I am trying to replace 1s row of matrix d iteratively from right by multiplying last element in 1st row with (1-int*dt) to generate 2nd last element. The replacement continues till I reach the 1st element of the row using code below. Can anybody help to let me know where I am going wrong. The code doesnt give error but gives out initial element without doing replacement. I am trying to find out a efficient way to replace elements of the matrix recursively based on certain rules/function. Is ReplacePart best to use or there is other way?

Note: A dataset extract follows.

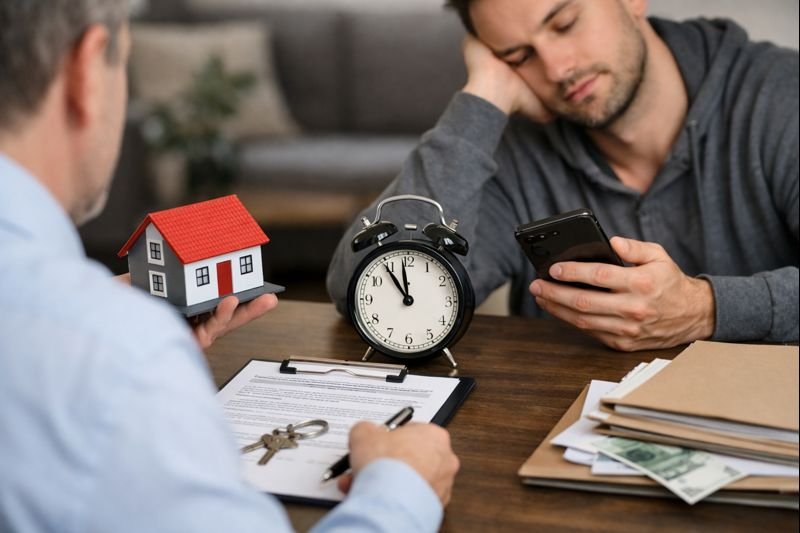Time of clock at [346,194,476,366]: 11:54
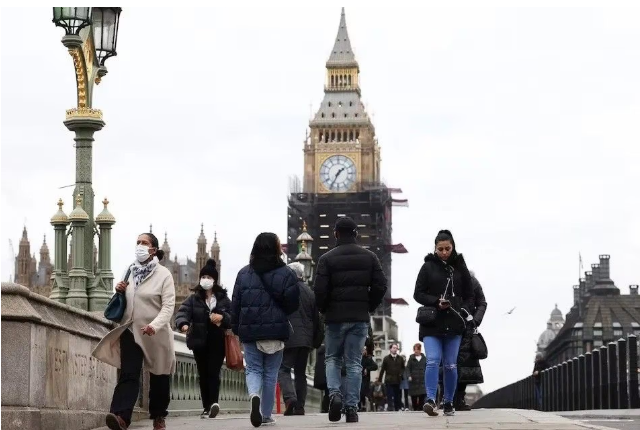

elemOperate[int_, dt_, nas_, nts_] := 
 Module[{d},
  d =  ConstantArray[2, {nas + 1, nts}];
  For[j = nts, j--, 
   d = 
    ReplacePart[d, {1, j_ - 1} :> (1 - int*dt)*d[[1, j]]]
  ];
  Grid[d]
 ]

elemOperate[0.01, 0.1, 4, 4] 

generates following output:

{
   {"2", "2", "2", "2"},
   {"2", "2", "2", "2"},
   {"2", "2", "2", "2"},
   {"2", "2", "2", "2"},
   {"2", "2", "2", "2"}
  }

Answer 1

First, a fixed version of your code:

ClearAll[eOF0, eOF1, eOF2, eOF3]
eOF0[int_, dt_, nas_, nts_] := 
 Module[{d = ConstantArray[2, {nas + 1, nts}]}, 
  For[j = nts, j > 1, j--, d = ReplacePart[d, {1, j - 1} -> (1 - int*dt)*d[[1, j]]]];
  Grid[d]]
eOF0[0.01, 0.1, 4, 4] 

and a few alternatives

eOF1[int_, dt_, nas_, nts_] := Module[{d = ConstantArray[2, {nas + 1, nts}]}, 
  For[j = nts, j > 1, j--, d[[1, j - 1]] = (1 - int*dt)*d[[1, j]]];   Grid[d]]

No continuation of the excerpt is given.